Recent studies have demonstrated that exosomes derived from cancer cells are ideal candidate biomarkers for early cancer diagnosis and therapeutic monitoring. It has been reported that miRNAs are involved in the pathogenesis of various diseases, including cancer, through the exosomes that are taken up by the recipient cells as cargo [20][21]. Increasing evidence has revealed that miRNAs transferred by exosomes contain valuable information about the original cell types, the recipient cells, and disease progression. It has been reported that the exo-miRNAs derived from cancer cells can promote cell proliferation, migration, and angiogenesis [19], such as exosomal-miR-21 (exo-miR-21) [22], exo-miR-23a [23], exo-miR-100 [24], and so on [25][26]. For instance, exo-miR-21 was investigated as a promising biomarker for breast cancer [27] and ovarian cancer [28]. So far, 2838 miRNAs have been reported to be encapsulated in exosomes from several kinds of cell types (Exocarta) [29]. Therefore, it is of great significance to use exo-miRNAs as a detection target in liquid biopsy for early diagnosis, progression monitoring, and therapy evaluation of cancer.
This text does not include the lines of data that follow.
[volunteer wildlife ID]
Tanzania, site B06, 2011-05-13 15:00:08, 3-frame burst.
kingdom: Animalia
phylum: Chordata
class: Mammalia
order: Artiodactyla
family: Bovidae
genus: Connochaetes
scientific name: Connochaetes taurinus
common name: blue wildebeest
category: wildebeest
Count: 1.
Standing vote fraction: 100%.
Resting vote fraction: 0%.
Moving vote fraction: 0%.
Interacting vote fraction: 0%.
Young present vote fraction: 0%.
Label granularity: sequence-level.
Several methods for exo-miRNAs analysis have been reported. The common methods used to quantitative and profile miRNAs are quantitative reverse transcription real-time PCR (qRT-PCR) [22], digital PCR [30], and next-generation sequencing (NGS) [31]. However, despite the superior performance of these methods, they have some shortcomings in the application of liquid biopsy. Quantitative real-time PCR (qRT-PCR) has been recognized as the gold standard for miRNA analysis due to its excellent sensitivity and flexibility. However, this method has some problems such as non-absolute quantification, false positives, reliance on expensive equipment, and a large number of biological samples, which limit its application in routine clinical practice [30]. In addition, the ddPCR and NGS usually need high costs and tedious operations, limiting the use of these assays in a large number of clinical liquid biopsy scenarios [32]. Many biosensors are designed to explore disease-associated markers, such as detecting cancer-associated markers for cancer diagnosis [33][34][35]. Compared with the above methods, miRNA detection using biosensors does not require complex steps with shortened detection time and does not require large and expensive instruments, meeting the requirements of rapid and high sensitivity for clinical detection in liquid biopsy.